Повернувшись к Шметцелю, я спросил:

— А волосы куда девают?

— Как куда? Солдатские матрацы набивают. На этой фабрике переработки отбросов человечества всё идёт в дело. Волосы — в матрацы, зубные протезы — в переплавку, а после того, как их сожгут, что останется? Правильно, пепел, зола. Они пойдут на удобрения. Учись, пацан! Стопроцентная рентабельность!

Гордый собой, он повернулся к узникам, грузившим в машину тела:

— Шевелись, немочь жидовская, я не собираюсь тут весь день с вами топтаться!

Не помню, как ехали к крематорию, как разгружали тела несчастных, как ехали обратно в гараж. Похоже, я впал в прострацию, из которой меня вывел только голос Дитриха:

— Что ты видел, сынок?

— Бабушку Стасю, — выдавил я из себя. Слёзы хлынули сами собой. Дитрих обнял меня и прижал к груди.

— Прости родной, прости меня за то, что я тебя не смог от этого оградить.

Следующая неделя отличалась особенной пустотой. Всё было, как и прежде, тошнотворные шуточки гауптмана, поездки на территорию концлагеря, работа в гараже, сочувственные взгляды Дитриха. Всё было, как и раньше, только в душе начало зреть новое чувство. Ненависть! Чувство это мне до сих пор было незнакомо, но я научусь.

В голове стал зреть план мести. Мести за поругание самого светлого, что у меня было. У меня не осталось никаких иллюзий на счёт того, что могло случиться с остальными членами моей семьи. Зная педантичность немцев. Меня спас мой прадед. Именно благодаря ему, я столь не похож на иудея. Именно благодаря ему, я имею сегодня возможность отомстить. И пусть простит меня Господь.

Хотя, за что я прошу прощения? Ведь ещё в священном писании у христиан написано — «Око за око, зуб за зуб». Никто не просил их приходить в наш дом, никто их не звал, никто ни о чём не просил. То, что они сотворили, не укладывается ни в одни рамки человеческой морали, и поэтому имею право не звать их людьми.

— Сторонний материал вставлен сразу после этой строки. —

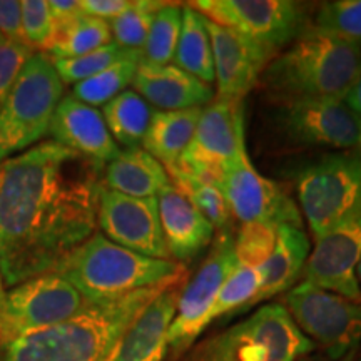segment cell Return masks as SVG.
Listing matches in <instances>:
<instances>
[{"instance_id":"obj_1","label":"cell","mask_w":361,"mask_h":361,"mask_svg":"<svg viewBox=\"0 0 361 361\" xmlns=\"http://www.w3.org/2000/svg\"><path fill=\"white\" fill-rule=\"evenodd\" d=\"M104 166L54 141L0 164V269L4 286L57 266L97 233Z\"/></svg>"},{"instance_id":"obj_2","label":"cell","mask_w":361,"mask_h":361,"mask_svg":"<svg viewBox=\"0 0 361 361\" xmlns=\"http://www.w3.org/2000/svg\"><path fill=\"white\" fill-rule=\"evenodd\" d=\"M164 288L89 303L66 322L0 345V361H112L129 324Z\"/></svg>"},{"instance_id":"obj_3","label":"cell","mask_w":361,"mask_h":361,"mask_svg":"<svg viewBox=\"0 0 361 361\" xmlns=\"http://www.w3.org/2000/svg\"><path fill=\"white\" fill-rule=\"evenodd\" d=\"M361 78V47L310 27L266 66L259 82L269 101L340 99Z\"/></svg>"},{"instance_id":"obj_4","label":"cell","mask_w":361,"mask_h":361,"mask_svg":"<svg viewBox=\"0 0 361 361\" xmlns=\"http://www.w3.org/2000/svg\"><path fill=\"white\" fill-rule=\"evenodd\" d=\"M54 273L66 278L87 303H102L147 288L183 281L188 268L173 259L139 255L94 233Z\"/></svg>"},{"instance_id":"obj_5","label":"cell","mask_w":361,"mask_h":361,"mask_svg":"<svg viewBox=\"0 0 361 361\" xmlns=\"http://www.w3.org/2000/svg\"><path fill=\"white\" fill-rule=\"evenodd\" d=\"M316 346L281 303L255 313L192 346L184 361H298Z\"/></svg>"},{"instance_id":"obj_6","label":"cell","mask_w":361,"mask_h":361,"mask_svg":"<svg viewBox=\"0 0 361 361\" xmlns=\"http://www.w3.org/2000/svg\"><path fill=\"white\" fill-rule=\"evenodd\" d=\"M64 87L47 52L37 51L27 61L0 107V152L4 157L30 149L49 134L52 117L64 97Z\"/></svg>"},{"instance_id":"obj_7","label":"cell","mask_w":361,"mask_h":361,"mask_svg":"<svg viewBox=\"0 0 361 361\" xmlns=\"http://www.w3.org/2000/svg\"><path fill=\"white\" fill-rule=\"evenodd\" d=\"M300 213L313 239L361 207V151H338L305 166L296 176Z\"/></svg>"},{"instance_id":"obj_8","label":"cell","mask_w":361,"mask_h":361,"mask_svg":"<svg viewBox=\"0 0 361 361\" xmlns=\"http://www.w3.org/2000/svg\"><path fill=\"white\" fill-rule=\"evenodd\" d=\"M284 308L303 335L331 361L355 356L361 345V303L300 281L284 293Z\"/></svg>"},{"instance_id":"obj_9","label":"cell","mask_w":361,"mask_h":361,"mask_svg":"<svg viewBox=\"0 0 361 361\" xmlns=\"http://www.w3.org/2000/svg\"><path fill=\"white\" fill-rule=\"evenodd\" d=\"M189 6L276 57L310 29L306 7L295 0H197Z\"/></svg>"},{"instance_id":"obj_10","label":"cell","mask_w":361,"mask_h":361,"mask_svg":"<svg viewBox=\"0 0 361 361\" xmlns=\"http://www.w3.org/2000/svg\"><path fill=\"white\" fill-rule=\"evenodd\" d=\"M87 305L61 274L49 273L27 279L6 293L0 305V345L66 322Z\"/></svg>"},{"instance_id":"obj_11","label":"cell","mask_w":361,"mask_h":361,"mask_svg":"<svg viewBox=\"0 0 361 361\" xmlns=\"http://www.w3.org/2000/svg\"><path fill=\"white\" fill-rule=\"evenodd\" d=\"M238 266L234 234L224 229L214 238L209 255L186 286L180 288L178 308L169 328V348L174 356L186 353L209 326L211 308L229 274Z\"/></svg>"},{"instance_id":"obj_12","label":"cell","mask_w":361,"mask_h":361,"mask_svg":"<svg viewBox=\"0 0 361 361\" xmlns=\"http://www.w3.org/2000/svg\"><path fill=\"white\" fill-rule=\"evenodd\" d=\"M274 102L278 129L305 147L361 151V119L340 99H281Z\"/></svg>"},{"instance_id":"obj_13","label":"cell","mask_w":361,"mask_h":361,"mask_svg":"<svg viewBox=\"0 0 361 361\" xmlns=\"http://www.w3.org/2000/svg\"><path fill=\"white\" fill-rule=\"evenodd\" d=\"M243 151H246L243 102L214 97L202 107L191 142L173 166L218 184L226 166Z\"/></svg>"},{"instance_id":"obj_14","label":"cell","mask_w":361,"mask_h":361,"mask_svg":"<svg viewBox=\"0 0 361 361\" xmlns=\"http://www.w3.org/2000/svg\"><path fill=\"white\" fill-rule=\"evenodd\" d=\"M218 188L228 202L233 218L243 224L264 221L276 226H303L296 202L278 183L264 178L255 169L247 151H243L226 166Z\"/></svg>"},{"instance_id":"obj_15","label":"cell","mask_w":361,"mask_h":361,"mask_svg":"<svg viewBox=\"0 0 361 361\" xmlns=\"http://www.w3.org/2000/svg\"><path fill=\"white\" fill-rule=\"evenodd\" d=\"M97 228L116 245L157 259H171L161 228L157 197H130L101 188Z\"/></svg>"},{"instance_id":"obj_16","label":"cell","mask_w":361,"mask_h":361,"mask_svg":"<svg viewBox=\"0 0 361 361\" xmlns=\"http://www.w3.org/2000/svg\"><path fill=\"white\" fill-rule=\"evenodd\" d=\"M361 261V207L350 218L314 239L301 281L361 303L356 268Z\"/></svg>"},{"instance_id":"obj_17","label":"cell","mask_w":361,"mask_h":361,"mask_svg":"<svg viewBox=\"0 0 361 361\" xmlns=\"http://www.w3.org/2000/svg\"><path fill=\"white\" fill-rule=\"evenodd\" d=\"M207 20V19H206ZM218 99L245 101L273 57L231 29L207 20Z\"/></svg>"},{"instance_id":"obj_18","label":"cell","mask_w":361,"mask_h":361,"mask_svg":"<svg viewBox=\"0 0 361 361\" xmlns=\"http://www.w3.org/2000/svg\"><path fill=\"white\" fill-rule=\"evenodd\" d=\"M52 141L75 154L106 166L121 152L97 107L87 106L74 96L62 97L49 128Z\"/></svg>"},{"instance_id":"obj_19","label":"cell","mask_w":361,"mask_h":361,"mask_svg":"<svg viewBox=\"0 0 361 361\" xmlns=\"http://www.w3.org/2000/svg\"><path fill=\"white\" fill-rule=\"evenodd\" d=\"M183 281L164 288L129 324L112 361H164Z\"/></svg>"},{"instance_id":"obj_20","label":"cell","mask_w":361,"mask_h":361,"mask_svg":"<svg viewBox=\"0 0 361 361\" xmlns=\"http://www.w3.org/2000/svg\"><path fill=\"white\" fill-rule=\"evenodd\" d=\"M157 206L171 259L184 264L213 245L214 226L173 184L159 192Z\"/></svg>"},{"instance_id":"obj_21","label":"cell","mask_w":361,"mask_h":361,"mask_svg":"<svg viewBox=\"0 0 361 361\" xmlns=\"http://www.w3.org/2000/svg\"><path fill=\"white\" fill-rule=\"evenodd\" d=\"M134 90L159 111H183L204 107L214 96V89L178 66H156L142 62L134 78Z\"/></svg>"},{"instance_id":"obj_22","label":"cell","mask_w":361,"mask_h":361,"mask_svg":"<svg viewBox=\"0 0 361 361\" xmlns=\"http://www.w3.org/2000/svg\"><path fill=\"white\" fill-rule=\"evenodd\" d=\"M311 243L303 226L279 224L276 246L264 264L259 266L261 286L251 306L288 293L303 274Z\"/></svg>"},{"instance_id":"obj_23","label":"cell","mask_w":361,"mask_h":361,"mask_svg":"<svg viewBox=\"0 0 361 361\" xmlns=\"http://www.w3.org/2000/svg\"><path fill=\"white\" fill-rule=\"evenodd\" d=\"M169 184L164 166L141 146L121 149L102 171L104 188L130 197H157Z\"/></svg>"},{"instance_id":"obj_24","label":"cell","mask_w":361,"mask_h":361,"mask_svg":"<svg viewBox=\"0 0 361 361\" xmlns=\"http://www.w3.org/2000/svg\"><path fill=\"white\" fill-rule=\"evenodd\" d=\"M202 107L183 111H156L151 117L142 149L164 168L179 161L191 142Z\"/></svg>"},{"instance_id":"obj_25","label":"cell","mask_w":361,"mask_h":361,"mask_svg":"<svg viewBox=\"0 0 361 361\" xmlns=\"http://www.w3.org/2000/svg\"><path fill=\"white\" fill-rule=\"evenodd\" d=\"M174 62V66L204 84L211 85L214 82L213 47L207 32V20L189 4L183 7V25H180Z\"/></svg>"},{"instance_id":"obj_26","label":"cell","mask_w":361,"mask_h":361,"mask_svg":"<svg viewBox=\"0 0 361 361\" xmlns=\"http://www.w3.org/2000/svg\"><path fill=\"white\" fill-rule=\"evenodd\" d=\"M101 114L117 146L139 147L154 111L135 90H124L102 106Z\"/></svg>"},{"instance_id":"obj_27","label":"cell","mask_w":361,"mask_h":361,"mask_svg":"<svg viewBox=\"0 0 361 361\" xmlns=\"http://www.w3.org/2000/svg\"><path fill=\"white\" fill-rule=\"evenodd\" d=\"M111 42L112 32L109 22L84 13L62 29H57L45 52L54 61H64V59L80 57Z\"/></svg>"},{"instance_id":"obj_28","label":"cell","mask_w":361,"mask_h":361,"mask_svg":"<svg viewBox=\"0 0 361 361\" xmlns=\"http://www.w3.org/2000/svg\"><path fill=\"white\" fill-rule=\"evenodd\" d=\"M166 171L169 174L171 184L192 202V206L214 226L216 231L228 229L231 211H229L228 202H226L218 184L184 173L178 166H169Z\"/></svg>"},{"instance_id":"obj_29","label":"cell","mask_w":361,"mask_h":361,"mask_svg":"<svg viewBox=\"0 0 361 361\" xmlns=\"http://www.w3.org/2000/svg\"><path fill=\"white\" fill-rule=\"evenodd\" d=\"M141 61L142 59H129V61L117 62V64L107 67L106 71L99 72L94 78L75 84L72 87V96L87 106H106L121 92L128 90L129 85H133Z\"/></svg>"},{"instance_id":"obj_30","label":"cell","mask_w":361,"mask_h":361,"mask_svg":"<svg viewBox=\"0 0 361 361\" xmlns=\"http://www.w3.org/2000/svg\"><path fill=\"white\" fill-rule=\"evenodd\" d=\"M180 25H183V6L166 2L156 13L142 47V62L156 66H168L174 61L178 49Z\"/></svg>"},{"instance_id":"obj_31","label":"cell","mask_w":361,"mask_h":361,"mask_svg":"<svg viewBox=\"0 0 361 361\" xmlns=\"http://www.w3.org/2000/svg\"><path fill=\"white\" fill-rule=\"evenodd\" d=\"M259 286V269L238 263L233 273L229 274L223 286H221L207 322L211 324L216 319L228 318V316L238 314L243 310L250 308L252 300L258 295Z\"/></svg>"},{"instance_id":"obj_32","label":"cell","mask_w":361,"mask_h":361,"mask_svg":"<svg viewBox=\"0 0 361 361\" xmlns=\"http://www.w3.org/2000/svg\"><path fill=\"white\" fill-rule=\"evenodd\" d=\"M129 59H142V52L111 42L80 57L54 61V64H56L59 78L62 79L64 85H75L85 79L94 78L99 72L106 71L107 67L114 66L117 62L129 61Z\"/></svg>"},{"instance_id":"obj_33","label":"cell","mask_w":361,"mask_h":361,"mask_svg":"<svg viewBox=\"0 0 361 361\" xmlns=\"http://www.w3.org/2000/svg\"><path fill=\"white\" fill-rule=\"evenodd\" d=\"M164 4L159 0H130L128 11L109 22L112 42L133 51H142L152 20Z\"/></svg>"},{"instance_id":"obj_34","label":"cell","mask_w":361,"mask_h":361,"mask_svg":"<svg viewBox=\"0 0 361 361\" xmlns=\"http://www.w3.org/2000/svg\"><path fill=\"white\" fill-rule=\"evenodd\" d=\"M311 27L361 47V0H333L322 4Z\"/></svg>"},{"instance_id":"obj_35","label":"cell","mask_w":361,"mask_h":361,"mask_svg":"<svg viewBox=\"0 0 361 361\" xmlns=\"http://www.w3.org/2000/svg\"><path fill=\"white\" fill-rule=\"evenodd\" d=\"M278 226L273 223H245L234 234V250L239 264L259 268L276 246Z\"/></svg>"},{"instance_id":"obj_36","label":"cell","mask_w":361,"mask_h":361,"mask_svg":"<svg viewBox=\"0 0 361 361\" xmlns=\"http://www.w3.org/2000/svg\"><path fill=\"white\" fill-rule=\"evenodd\" d=\"M22 29H24L25 42L37 51H47L49 44L56 35L49 0H22Z\"/></svg>"},{"instance_id":"obj_37","label":"cell","mask_w":361,"mask_h":361,"mask_svg":"<svg viewBox=\"0 0 361 361\" xmlns=\"http://www.w3.org/2000/svg\"><path fill=\"white\" fill-rule=\"evenodd\" d=\"M35 52L37 51H34L29 44L11 40L0 34V107L19 78L22 67Z\"/></svg>"},{"instance_id":"obj_38","label":"cell","mask_w":361,"mask_h":361,"mask_svg":"<svg viewBox=\"0 0 361 361\" xmlns=\"http://www.w3.org/2000/svg\"><path fill=\"white\" fill-rule=\"evenodd\" d=\"M0 34L11 40L27 44L22 29V6L19 0H0Z\"/></svg>"},{"instance_id":"obj_39","label":"cell","mask_w":361,"mask_h":361,"mask_svg":"<svg viewBox=\"0 0 361 361\" xmlns=\"http://www.w3.org/2000/svg\"><path fill=\"white\" fill-rule=\"evenodd\" d=\"M80 6L87 16L109 22L128 11L130 0H80Z\"/></svg>"},{"instance_id":"obj_40","label":"cell","mask_w":361,"mask_h":361,"mask_svg":"<svg viewBox=\"0 0 361 361\" xmlns=\"http://www.w3.org/2000/svg\"><path fill=\"white\" fill-rule=\"evenodd\" d=\"M49 8H51L56 30L84 16L80 0H49Z\"/></svg>"},{"instance_id":"obj_41","label":"cell","mask_w":361,"mask_h":361,"mask_svg":"<svg viewBox=\"0 0 361 361\" xmlns=\"http://www.w3.org/2000/svg\"><path fill=\"white\" fill-rule=\"evenodd\" d=\"M345 102L346 106H348L361 119V78L358 79V82L353 85V89L350 90L348 96L345 97Z\"/></svg>"},{"instance_id":"obj_42","label":"cell","mask_w":361,"mask_h":361,"mask_svg":"<svg viewBox=\"0 0 361 361\" xmlns=\"http://www.w3.org/2000/svg\"><path fill=\"white\" fill-rule=\"evenodd\" d=\"M4 298H6V290H4V279H2V269H0V305H2Z\"/></svg>"},{"instance_id":"obj_43","label":"cell","mask_w":361,"mask_h":361,"mask_svg":"<svg viewBox=\"0 0 361 361\" xmlns=\"http://www.w3.org/2000/svg\"><path fill=\"white\" fill-rule=\"evenodd\" d=\"M356 278H358V283H360V288H361V261H360L358 268H356Z\"/></svg>"},{"instance_id":"obj_44","label":"cell","mask_w":361,"mask_h":361,"mask_svg":"<svg viewBox=\"0 0 361 361\" xmlns=\"http://www.w3.org/2000/svg\"><path fill=\"white\" fill-rule=\"evenodd\" d=\"M328 361H331V360H328ZM341 361H353V356H350V358H345V360H341Z\"/></svg>"},{"instance_id":"obj_45","label":"cell","mask_w":361,"mask_h":361,"mask_svg":"<svg viewBox=\"0 0 361 361\" xmlns=\"http://www.w3.org/2000/svg\"><path fill=\"white\" fill-rule=\"evenodd\" d=\"M4 159H6V157H4V154H2V152H0V164H2V162H4Z\"/></svg>"},{"instance_id":"obj_46","label":"cell","mask_w":361,"mask_h":361,"mask_svg":"<svg viewBox=\"0 0 361 361\" xmlns=\"http://www.w3.org/2000/svg\"><path fill=\"white\" fill-rule=\"evenodd\" d=\"M358 361H361V355H360V358H358Z\"/></svg>"}]
</instances>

А нелюдей нужно искоренять!

Свой план я строил долго и тщательно. Прежде всего, с началом восточной авантюры немцев, а то, что это именно авантюра я нисколько не сомневался. Дитрих рассказал мне, что многовековая история походов тевтонов на дикие орды славян всегда заканчивалась полным провалом. Понять этого не мог никто, почему организованные, вооружённые до зубов, несущие, как казалось, свет истины воины Христовы, с завидным постоянством бежали обратно, теряя подштанники. Я записался добровольцем в ряды вермахта.

Шметцель невольно с уважением посмотрел на меня.

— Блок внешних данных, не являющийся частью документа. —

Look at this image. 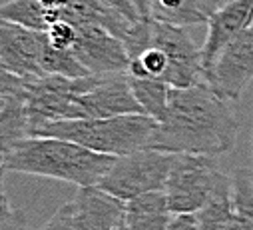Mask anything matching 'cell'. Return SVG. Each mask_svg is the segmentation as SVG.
Segmentation results:
<instances>
[{"instance_id":"6da1fadb","label":"cell","mask_w":253,"mask_h":230,"mask_svg":"<svg viewBox=\"0 0 253 230\" xmlns=\"http://www.w3.org/2000/svg\"><path fill=\"white\" fill-rule=\"evenodd\" d=\"M239 126L231 100L215 92L208 82L171 88L169 108L160 122L152 148L171 154L223 156L233 150Z\"/></svg>"},{"instance_id":"7a4b0ae2","label":"cell","mask_w":253,"mask_h":230,"mask_svg":"<svg viewBox=\"0 0 253 230\" xmlns=\"http://www.w3.org/2000/svg\"><path fill=\"white\" fill-rule=\"evenodd\" d=\"M118 156L94 152L54 136H30L2 150V170L54 178L78 188L98 186Z\"/></svg>"},{"instance_id":"3957f363","label":"cell","mask_w":253,"mask_h":230,"mask_svg":"<svg viewBox=\"0 0 253 230\" xmlns=\"http://www.w3.org/2000/svg\"><path fill=\"white\" fill-rule=\"evenodd\" d=\"M160 122L148 114H120L110 118L58 120L42 126L34 136H54L82 144L108 156H128L152 148Z\"/></svg>"},{"instance_id":"277c9868","label":"cell","mask_w":253,"mask_h":230,"mask_svg":"<svg viewBox=\"0 0 253 230\" xmlns=\"http://www.w3.org/2000/svg\"><path fill=\"white\" fill-rule=\"evenodd\" d=\"M173 160L175 154L158 148H144L128 156H118L98 186L124 202L148 192L166 190Z\"/></svg>"},{"instance_id":"5b68a950","label":"cell","mask_w":253,"mask_h":230,"mask_svg":"<svg viewBox=\"0 0 253 230\" xmlns=\"http://www.w3.org/2000/svg\"><path fill=\"white\" fill-rule=\"evenodd\" d=\"M219 156L175 154L166 196L173 214H196L210 200L217 182L223 178Z\"/></svg>"},{"instance_id":"8992f818","label":"cell","mask_w":253,"mask_h":230,"mask_svg":"<svg viewBox=\"0 0 253 230\" xmlns=\"http://www.w3.org/2000/svg\"><path fill=\"white\" fill-rule=\"evenodd\" d=\"M150 42L164 50L168 56L166 84L171 88H189L206 82L202 48L196 46L185 26H173L150 20Z\"/></svg>"},{"instance_id":"52a82bcc","label":"cell","mask_w":253,"mask_h":230,"mask_svg":"<svg viewBox=\"0 0 253 230\" xmlns=\"http://www.w3.org/2000/svg\"><path fill=\"white\" fill-rule=\"evenodd\" d=\"M82 118H110L120 114H144L134 96L130 72L100 74L96 84L78 96Z\"/></svg>"},{"instance_id":"ba28073f","label":"cell","mask_w":253,"mask_h":230,"mask_svg":"<svg viewBox=\"0 0 253 230\" xmlns=\"http://www.w3.org/2000/svg\"><path fill=\"white\" fill-rule=\"evenodd\" d=\"M78 40L74 54L90 74H116L130 70V54L124 42L110 30L96 24L76 26Z\"/></svg>"},{"instance_id":"9c48e42d","label":"cell","mask_w":253,"mask_h":230,"mask_svg":"<svg viewBox=\"0 0 253 230\" xmlns=\"http://www.w3.org/2000/svg\"><path fill=\"white\" fill-rule=\"evenodd\" d=\"M253 80V24L231 40L215 62L210 86L231 102H237Z\"/></svg>"},{"instance_id":"30bf717a","label":"cell","mask_w":253,"mask_h":230,"mask_svg":"<svg viewBox=\"0 0 253 230\" xmlns=\"http://www.w3.org/2000/svg\"><path fill=\"white\" fill-rule=\"evenodd\" d=\"M206 24L208 34L202 46V60L206 82H210L223 48L253 24V0H231L213 12Z\"/></svg>"},{"instance_id":"8fae6325","label":"cell","mask_w":253,"mask_h":230,"mask_svg":"<svg viewBox=\"0 0 253 230\" xmlns=\"http://www.w3.org/2000/svg\"><path fill=\"white\" fill-rule=\"evenodd\" d=\"M44 34L8 20H0V66L24 78L44 76L40 68V52Z\"/></svg>"},{"instance_id":"7c38bea8","label":"cell","mask_w":253,"mask_h":230,"mask_svg":"<svg viewBox=\"0 0 253 230\" xmlns=\"http://www.w3.org/2000/svg\"><path fill=\"white\" fill-rule=\"evenodd\" d=\"M126 224V202L100 186L78 188L72 200L74 230H120Z\"/></svg>"},{"instance_id":"4fadbf2b","label":"cell","mask_w":253,"mask_h":230,"mask_svg":"<svg viewBox=\"0 0 253 230\" xmlns=\"http://www.w3.org/2000/svg\"><path fill=\"white\" fill-rule=\"evenodd\" d=\"M173 212L166 190L142 194L126 202V228L128 230H168Z\"/></svg>"},{"instance_id":"5bb4252c","label":"cell","mask_w":253,"mask_h":230,"mask_svg":"<svg viewBox=\"0 0 253 230\" xmlns=\"http://www.w3.org/2000/svg\"><path fill=\"white\" fill-rule=\"evenodd\" d=\"M200 230H243L241 220L233 206L231 174H223L211 192L210 200L196 212Z\"/></svg>"},{"instance_id":"9a60e30c","label":"cell","mask_w":253,"mask_h":230,"mask_svg":"<svg viewBox=\"0 0 253 230\" xmlns=\"http://www.w3.org/2000/svg\"><path fill=\"white\" fill-rule=\"evenodd\" d=\"M0 20H8L32 30L46 32L54 22L62 20V8H44L38 0H6L0 6Z\"/></svg>"},{"instance_id":"2e32d148","label":"cell","mask_w":253,"mask_h":230,"mask_svg":"<svg viewBox=\"0 0 253 230\" xmlns=\"http://www.w3.org/2000/svg\"><path fill=\"white\" fill-rule=\"evenodd\" d=\"M150 18L185 28L210 20L198 0H150Z\"/></svg>"},{"instance_id":"e0dca14e","label":"cell","mask_w":253,"mask_h":230,"mask_svg":"<svg viewBox=\"0 0 253 230\" xmlns=\"http://www.w3.org/2000/svg\"><path fill=\"white\" fill-rule=\"evenodd\" d=\"M40 68L44 76H68V78H80L88 76L90 72L82 66L78 56L72 48H58L50 42L48 34H44L42 52H40Z\"/></svg>"},{"instance_id":"ac0fdd59","label":"cell","mask_w":253,"mask_h":230,"mask_svg":"<svg viewBox=\"0 0 253 230\" xmlns=\"http://www.w3.org/2000/svg\"><path fill=\"white\" fill-rule=\"evenodd\" d=\"M130 80H132L134 96L140 102L144 114H148V116H152L154 120L162 122L166 118V114H168V108H169L171 86L162 82V80L138 78V76H132V74H130Z\"/></svg>"},{"instance_id":"d6986e66","label":"cell","mask_w":253,"mask_h":230,"mask_svg":"<svg viewBox=\"0 0 253 230\" xmlns=\"http://www.w3.org/2000/svg\"><path fill=\"white\" fill-rule=\"evenodd\" d=\"M231 194L243 230H253V168H235L231 172Z\"/></svg>"},{"instance_id":"ffe728a7","label":"cell","mask_w":253,"mask_h":230,"mask_svg":"<svg viewBox=\"0 0 253 230\" xmlns=\"http://www.w3.org/2000/svg\"><path fill=\"white\" fill-rule=\"evenodd\" d=\"M0 230H30L24 214L10 202L6 194V184L2 180V214H0Z\"/></svg>"},{"instance_id":"44dd1931","label":"cell","mask_w":253,"mask_h":230,"mask_svg":"<svg viewBox=\"0 0 253 230\" xmlns=\"http://www.w3.org/2000/svg\"><path fill=\"white\" fill-rule=\"evenodd\" d=\"M50 42L58 48H74L78 40V28L68 20H58L46 30Z\"/></svg>"},{"instance_id":"7402d4cb","label":"cell","mask_w":253,"mask_h":230,"mask_svg":"<svg viewBox=\"0 0 253 230\" xmlns=\"http://www.w3.org/2000/svg\"><path fill=\"white\" fill-rule=\"evenodd\" d=\"M100 2H102L106 8H110V10L118 12V14H122L124 18H128V20H134V22L146 20V18L140 14V10H138V6H136L134 0H100Z\"/></svg>"},{"instance_id":"603a6c76","label":"cell","mask_w":253,"mask_h":230,"mask_svg":"<svg viewBox=\"0 0 253 230\" xmlns=\"http://www.w3.org/2000/svg\"><path fill=\"white\" fill-rule=\"evenodd\" d=\"M40 230H74V226H72V202L60 206L54 212V216Z\"/></svg>"},{"instance_id":"cb8c5ba5","label":"cell","mask_w":253,"mask_h":230,"mask_svg":"<svg viewBox=\"0 0 253 230\" xmlns=\"http://www.w3.org/2000/svg\"><path fill=\"white\" fill-rule=\"evenodd\" d=\"M168 230H200L196 214H173Z\"/></svg>"},{"instance_id":"d4e9b609","label":"cell","mask_w":253,"mask_h":230,"mask_svg":"<svg viewBox=\"0 0 253 230\" xmlns=\"http://www.w3.org/2000/svg\"><path fill=\"white\" fill-rule=\"evenodd\" d=\"M198 2H200L202 10H204L208 16H211V14L217 12L221 6H225L227 2H231V0H198Z\"/></svg>"},{"instance_id":"484cf974","label":"cell","mask_w":253,"mask_h":230,"mask_svg":"<svg viewBox=\"0 0 253 230\" xmlns=\"http://www.w3.org/2000/svg\"><path fill=\"white\" fill-rule=\"evenodd\" d=\"M38 2L44 6V8H52V10H60L64 8L68 0H38Z\"/></svg>"},{"instance_id":"4316f807","label":"cell","mask_w":253,"mask_h":230,"mask_svg":"<svg viewBox=\"0 0 253 230\" xmlns=\"http://www.w3.org/2000/svg\"><path fill=\"white\" fill-rule=\"evenodd\" d=\"M134 2H136V6H138L140 14H142L144 18H150V0H134Z\"/></svg>"},{"instance_id":"83f0119b","label":"cell","mask_w":253,"mask_h":230,"mask_svg":"<svg viewBox=\"0 0 253 230\" xmlns=\"http://www.w3.org/2000/svg\"><path fill=\"white\" fill-rule=\"evenodd\" d=\"M120 230H128V228H126V224H124V226H122V228H120Z\"/></svg>"},{"instance_id":"f1b7e54d","label":"cell","mask_w":253,"mask_h":230,"mask_svg":"<svg viewBox=\"0 0 253 230\" xmlns=\"http://www.w3.org/2000/svg\"><path fill=\"white\" fill-rule=\"evenodd\" d=\"M251 150H253V136H251Z\"/></svg>"}]
</instances>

— Ты, парень, явно решил меня подсидеть, — как обычно довольно тупо пошутил он. Конечно, ему не понять было, что происходило у меня в душе, а раскрывать её я не собирался ни перед кем. Тем более перед гауптманом.

Изощрённости моего плана могли позавидовать и инквизиторы и сам Мессалина. Прежде всего, мне нужно было завоевать полное доверие в той среде, в которую отныне я погрузился с головой. Постепенно зарабатывая себе репутацию служаки и стукача, я получил тот результат, которого, собственно добивался — полное доверие со стороны начальства и презрение, и бойкот от сослуживцев. Но мне было на это наплевать. Мой ПЛАН начал претворяться в жизнь.